News & Events

UMass Memorial Health Alliance in Leominster Plans to Close Pediatric Unit Depriving Children and Families of Access to Care Close to Home

LEOMINSTER, MA — In the wake of overwhelming community concern about recent service closures engineered by corporate executives at UMass Memorial Health Care (UMMHC), the Central Mass-based health care conglomerate has announced plans to close yet another service, this time it’s the 12-bed pediatric unit on the Leominster Hospital campus of UMass Memorial Health Alliance – Clinton Hospital.  The closure will force families of ill children to travel from Northern Worcester County to Worcester (28 miles away) for care they used to receive close to home. 

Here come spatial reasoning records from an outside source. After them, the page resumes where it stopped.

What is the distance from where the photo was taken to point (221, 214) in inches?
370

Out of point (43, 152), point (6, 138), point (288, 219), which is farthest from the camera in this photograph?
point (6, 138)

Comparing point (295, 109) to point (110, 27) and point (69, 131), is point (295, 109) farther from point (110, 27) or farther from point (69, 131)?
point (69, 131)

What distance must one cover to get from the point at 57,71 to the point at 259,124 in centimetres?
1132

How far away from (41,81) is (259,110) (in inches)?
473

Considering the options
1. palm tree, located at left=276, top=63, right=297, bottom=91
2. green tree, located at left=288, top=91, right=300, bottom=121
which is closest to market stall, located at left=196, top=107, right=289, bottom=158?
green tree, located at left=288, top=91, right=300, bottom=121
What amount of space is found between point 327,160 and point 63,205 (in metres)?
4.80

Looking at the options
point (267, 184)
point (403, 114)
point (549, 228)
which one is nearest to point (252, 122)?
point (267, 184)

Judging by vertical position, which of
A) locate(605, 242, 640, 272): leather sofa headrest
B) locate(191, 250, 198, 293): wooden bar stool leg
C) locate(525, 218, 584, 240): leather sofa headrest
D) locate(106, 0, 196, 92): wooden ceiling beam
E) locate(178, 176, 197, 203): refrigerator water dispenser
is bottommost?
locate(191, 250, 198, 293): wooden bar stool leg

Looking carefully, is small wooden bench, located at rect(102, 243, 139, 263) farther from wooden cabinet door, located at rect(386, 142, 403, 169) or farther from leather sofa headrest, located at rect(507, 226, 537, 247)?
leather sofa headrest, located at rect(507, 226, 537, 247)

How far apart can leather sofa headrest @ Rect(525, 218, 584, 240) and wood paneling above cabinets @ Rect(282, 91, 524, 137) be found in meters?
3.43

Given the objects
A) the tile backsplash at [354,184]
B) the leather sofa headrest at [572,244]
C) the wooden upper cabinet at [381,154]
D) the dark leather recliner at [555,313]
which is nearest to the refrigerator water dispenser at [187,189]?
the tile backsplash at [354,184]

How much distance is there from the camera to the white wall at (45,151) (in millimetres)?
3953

The Leominster based pediatric unit provides first rate care to hundreds of children each year who are suffering from a variety of acute medical conditions, undergoing tests or undergoing and recovering from surgical procedures. For example, care provided includes care and observation of children undergoing IV hydration, or infants whose parents have witnessed them either stop breathing or have a seizure at home. Higher acuity patients include infants with respiratory illnesses such as acute asthma and pneumonia who need oxygen and newborns who are having trouble withdrawing from narcotic addiction and children with sepsis (a serious infection).

“We’re angry and disappointed that UMass Health Alliance would consider abandoning the children of our city and surrounding communities,” said longtime Health Alliance nurse Natalie Pereira, bargaining unit chairwoman of the Massachusetts Nurses Association local bargaining unit on the Leominster campus.  “Every day we see the services available to our local community being eroded or eliminated in the interest of further boosting profits for UMass Memorial Health Care corporate.”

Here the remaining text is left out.